Wie ich zur Kirche kam. Zuerst waren die Zeugen Jehovas zu mir gekommen. Die hatten mich dazu gebracht, wieder in der Bibel zu lesen. Ich hatte mich aber wieder von ihnen getrennt. Dann kamen 1974 das erste Mal zwei Missionare zu mir. Es hat dann noch zwei Jahre gedauert, bis ich soweit war, mich taufen zu lassen. Dann habe ich mir gesagt: „Wenn du dich der Kirche anschließt, dann aber auch hundert prozentig.“ — und so ist es auch gekommen. Von meiner Familie ist keiner dabei. Sie haben aber von Anfang an meine Entscheidung toleriert, auch meine Verwandten und Freunde. Ich hatte nie Schwierigkeiten.
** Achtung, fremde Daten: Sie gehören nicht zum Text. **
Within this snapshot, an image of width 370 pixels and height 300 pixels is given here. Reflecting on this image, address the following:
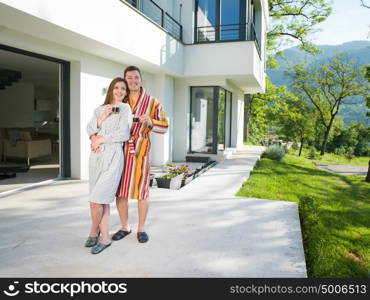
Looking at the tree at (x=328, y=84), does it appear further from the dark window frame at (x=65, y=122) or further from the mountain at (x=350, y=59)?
the dark window frame at (x=65, y=122)

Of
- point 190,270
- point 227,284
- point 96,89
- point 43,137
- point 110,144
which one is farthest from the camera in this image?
point 43,137

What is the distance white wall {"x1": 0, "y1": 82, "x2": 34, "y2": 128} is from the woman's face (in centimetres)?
1149

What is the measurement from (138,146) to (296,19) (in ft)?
70.2

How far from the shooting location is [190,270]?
9.45ft

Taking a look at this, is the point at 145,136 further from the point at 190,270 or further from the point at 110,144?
the point at 190,270

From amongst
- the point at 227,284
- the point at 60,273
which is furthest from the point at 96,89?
the point at 227,284

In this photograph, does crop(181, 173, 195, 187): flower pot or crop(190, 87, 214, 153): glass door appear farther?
crop(190, 87, 214, 153): glass door

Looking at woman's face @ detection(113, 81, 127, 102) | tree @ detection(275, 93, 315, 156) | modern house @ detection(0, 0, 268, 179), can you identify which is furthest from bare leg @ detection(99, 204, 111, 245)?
tree @ detection(275, 93, 315, 156)

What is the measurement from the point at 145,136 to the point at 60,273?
1.43 m

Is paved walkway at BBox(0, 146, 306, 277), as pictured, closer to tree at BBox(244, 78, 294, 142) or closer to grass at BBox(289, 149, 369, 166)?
tree at BBox(244, 78, 294, 142)

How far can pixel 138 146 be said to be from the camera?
3.31 meters

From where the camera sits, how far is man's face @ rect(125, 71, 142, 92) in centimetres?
336

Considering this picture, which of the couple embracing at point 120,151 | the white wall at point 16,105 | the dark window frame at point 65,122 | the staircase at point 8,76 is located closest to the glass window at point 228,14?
the dark window frame at point 65,122

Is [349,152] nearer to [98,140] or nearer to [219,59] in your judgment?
[219,59]
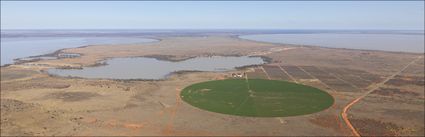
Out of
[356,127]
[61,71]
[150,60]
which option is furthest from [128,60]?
[356,127]

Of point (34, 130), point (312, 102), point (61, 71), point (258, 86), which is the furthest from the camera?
point (61, 71)

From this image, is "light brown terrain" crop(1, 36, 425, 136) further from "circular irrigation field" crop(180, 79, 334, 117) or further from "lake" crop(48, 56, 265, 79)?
"lake" crop(48, 56, 265, 79)

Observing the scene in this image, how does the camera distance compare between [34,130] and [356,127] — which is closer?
[34,130]

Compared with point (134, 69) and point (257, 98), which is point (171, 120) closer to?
point (257, 98)

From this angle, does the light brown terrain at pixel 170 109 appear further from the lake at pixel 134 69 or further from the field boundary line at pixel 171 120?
the lake at pixel 134 69

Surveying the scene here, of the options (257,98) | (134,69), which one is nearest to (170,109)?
(257,98)

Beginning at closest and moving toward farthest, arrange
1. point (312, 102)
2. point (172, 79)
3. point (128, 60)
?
point (312, 102)
point (172, 79)
point (128, 60)

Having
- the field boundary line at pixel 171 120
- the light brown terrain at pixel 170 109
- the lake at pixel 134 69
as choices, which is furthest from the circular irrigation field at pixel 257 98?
the lake at pixel 134 69

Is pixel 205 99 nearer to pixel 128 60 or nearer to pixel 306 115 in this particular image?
pixel 306 115
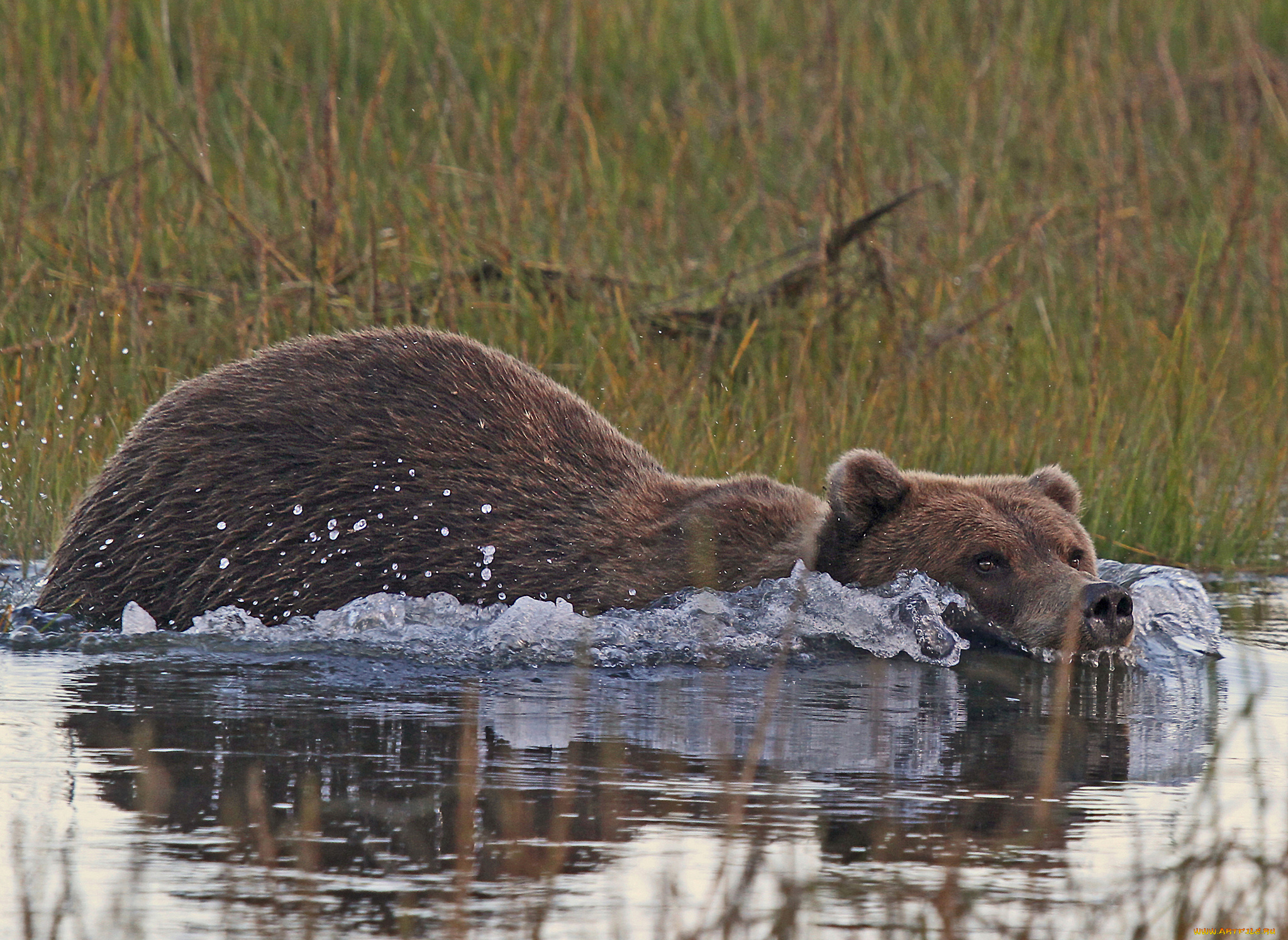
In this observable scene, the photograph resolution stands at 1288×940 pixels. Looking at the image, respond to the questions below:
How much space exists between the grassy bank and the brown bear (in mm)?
1102

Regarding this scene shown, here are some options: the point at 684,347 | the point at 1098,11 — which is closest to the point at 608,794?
the point at 684,347

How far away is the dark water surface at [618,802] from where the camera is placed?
128 inches

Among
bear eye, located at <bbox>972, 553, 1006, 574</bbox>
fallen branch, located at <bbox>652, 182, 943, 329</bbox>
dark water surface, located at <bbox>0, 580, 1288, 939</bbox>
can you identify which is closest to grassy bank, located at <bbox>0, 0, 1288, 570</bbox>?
fallen branch, located at <bbox>652, 182, 943, 329</bbox>

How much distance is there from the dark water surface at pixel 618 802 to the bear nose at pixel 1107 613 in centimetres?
16

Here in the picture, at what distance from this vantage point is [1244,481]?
9477mm

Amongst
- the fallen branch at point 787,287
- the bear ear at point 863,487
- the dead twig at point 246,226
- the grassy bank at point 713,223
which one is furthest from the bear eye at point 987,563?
the dead twig at point 246,226

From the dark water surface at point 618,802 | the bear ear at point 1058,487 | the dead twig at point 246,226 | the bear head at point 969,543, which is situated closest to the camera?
the dark water surface at point 618,802

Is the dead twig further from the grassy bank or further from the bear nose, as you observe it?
the bear nose

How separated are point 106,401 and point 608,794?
17.6 ft

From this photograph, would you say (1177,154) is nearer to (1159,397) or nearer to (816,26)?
(816,26)

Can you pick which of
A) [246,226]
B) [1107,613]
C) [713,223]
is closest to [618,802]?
[1107,613]

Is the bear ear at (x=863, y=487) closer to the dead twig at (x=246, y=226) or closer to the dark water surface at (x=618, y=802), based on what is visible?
the dark water surface at (x=618, y=802)

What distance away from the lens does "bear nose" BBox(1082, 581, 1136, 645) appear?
19.2 feet

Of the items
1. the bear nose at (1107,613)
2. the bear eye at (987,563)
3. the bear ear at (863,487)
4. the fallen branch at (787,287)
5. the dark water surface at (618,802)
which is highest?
the fallen branch at (787,287)
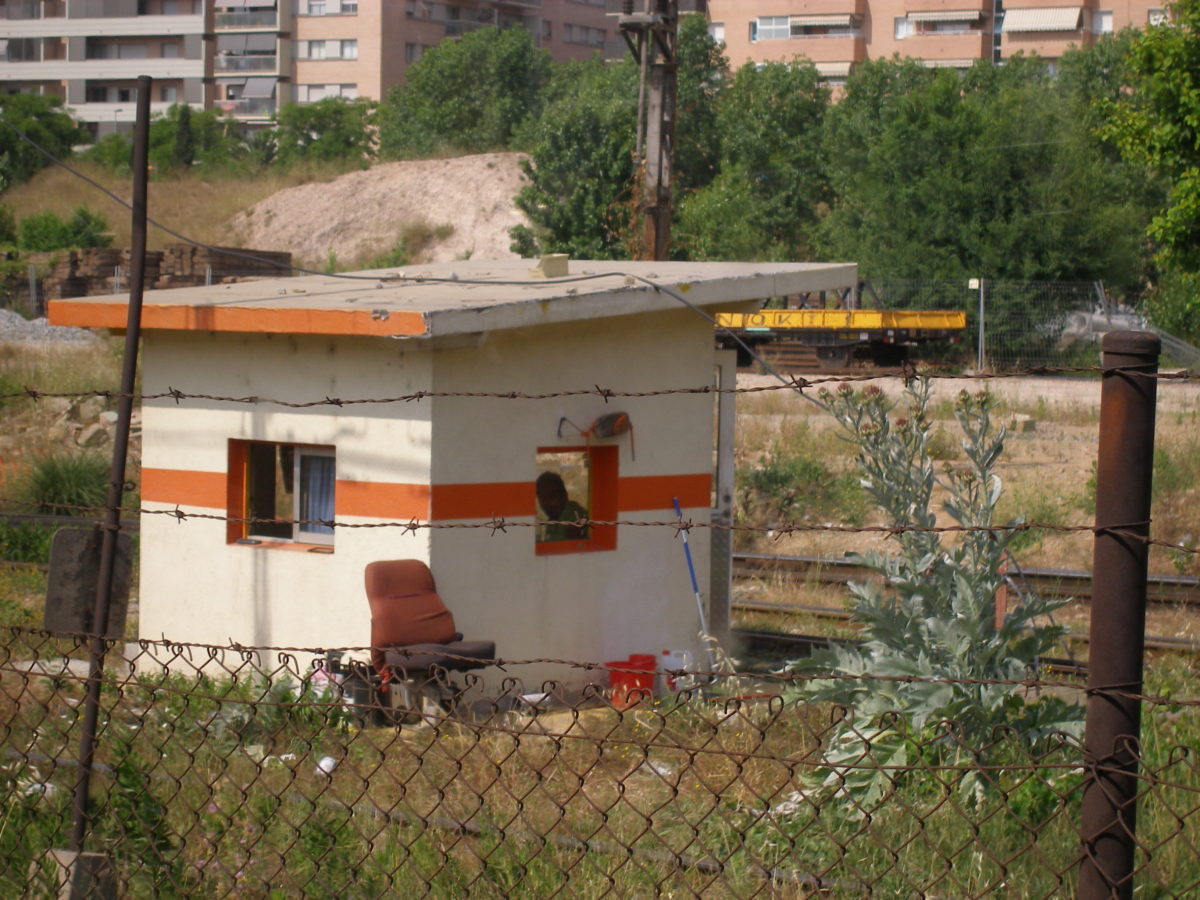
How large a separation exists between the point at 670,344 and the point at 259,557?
11.5ft

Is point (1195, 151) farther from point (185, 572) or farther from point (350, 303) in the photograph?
point (185, 572)

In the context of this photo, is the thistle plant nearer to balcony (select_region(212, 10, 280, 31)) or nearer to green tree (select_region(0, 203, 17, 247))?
green tree (select_region(0, 203, 17, 247))

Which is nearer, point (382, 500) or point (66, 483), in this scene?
point (382, 500)

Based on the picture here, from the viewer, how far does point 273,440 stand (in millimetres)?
9633

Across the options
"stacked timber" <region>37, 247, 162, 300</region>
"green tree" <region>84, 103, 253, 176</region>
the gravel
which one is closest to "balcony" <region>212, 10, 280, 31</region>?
"green tree" <region>84, 103, 253, 176</region>

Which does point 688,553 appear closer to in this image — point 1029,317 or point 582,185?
point 1029,317

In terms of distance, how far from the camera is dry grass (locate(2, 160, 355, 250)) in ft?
170

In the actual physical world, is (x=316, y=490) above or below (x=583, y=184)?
below

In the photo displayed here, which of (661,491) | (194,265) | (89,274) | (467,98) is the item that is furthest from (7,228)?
(661,491)

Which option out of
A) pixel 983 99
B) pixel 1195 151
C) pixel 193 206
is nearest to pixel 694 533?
pixel 1195 151

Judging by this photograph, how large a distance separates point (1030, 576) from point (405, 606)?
735 cm

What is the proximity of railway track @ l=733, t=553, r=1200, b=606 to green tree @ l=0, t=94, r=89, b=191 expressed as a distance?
4576cm

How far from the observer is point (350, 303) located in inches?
361

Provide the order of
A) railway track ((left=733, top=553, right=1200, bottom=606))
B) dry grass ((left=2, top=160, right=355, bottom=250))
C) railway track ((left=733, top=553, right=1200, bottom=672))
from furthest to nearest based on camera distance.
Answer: dry grass ((left=2, top=160, right=355, bottom=250)) → railway track ((left=733, top=553, right=1200, bottom=606)) → railway track ((left=733, top=553, right=1200, bottom=672))
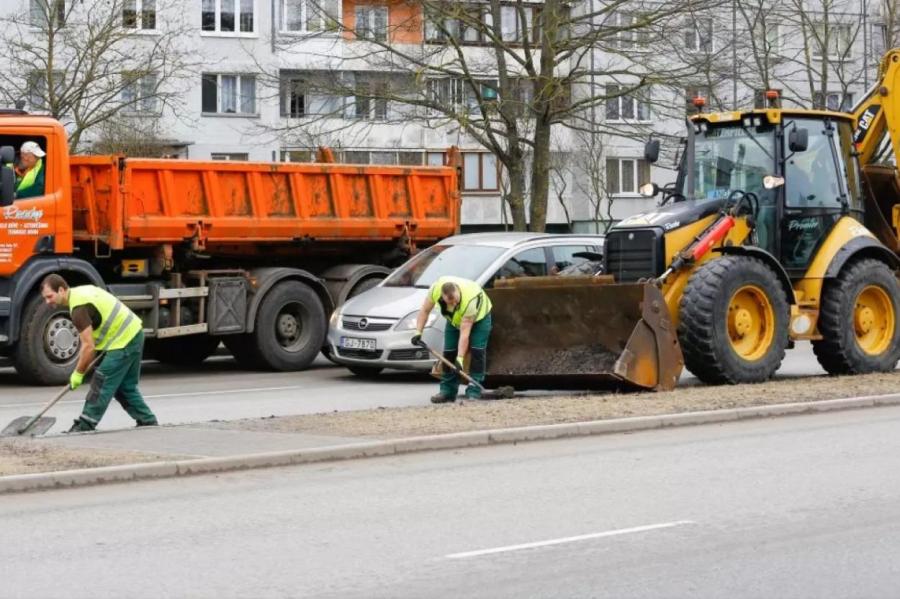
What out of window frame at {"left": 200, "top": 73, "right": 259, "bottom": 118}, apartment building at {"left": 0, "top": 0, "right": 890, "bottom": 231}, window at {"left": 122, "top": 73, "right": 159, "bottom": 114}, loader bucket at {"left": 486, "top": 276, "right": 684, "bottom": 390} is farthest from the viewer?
window frame at {"left": 200, "top": 73, "right": 259, "bottom": 118}

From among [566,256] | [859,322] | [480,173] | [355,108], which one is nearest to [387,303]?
[566,256]

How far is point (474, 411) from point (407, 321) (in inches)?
178

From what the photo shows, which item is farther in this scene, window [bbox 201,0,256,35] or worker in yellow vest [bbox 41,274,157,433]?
window [bbox 201,0,256,35]

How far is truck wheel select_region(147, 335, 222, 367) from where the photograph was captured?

Ich weiß, dass andere Geschwister es nicht so gut und problemlos haben. Ich versuch immer meinen Lieben und anderen Menschen ein gutes Vorbild zu sein. Da es mir mit meinen 86 Jahren noch so gut geht, kann ich mich noch überall nützlich machen und habe noch einen vollen Terminkalender. Jeden Tag bin ich dem himmlischen Vater dankbar dafür, dass ich noch so viel schaffen kann und dass er mich noch braucht. Ich bin ein zufriedener und glücklicher Mensch. In meinen Patriarchalischen Segen steht, dass mein Mann und meine Kinder einmal das Evangelium annehmen werden.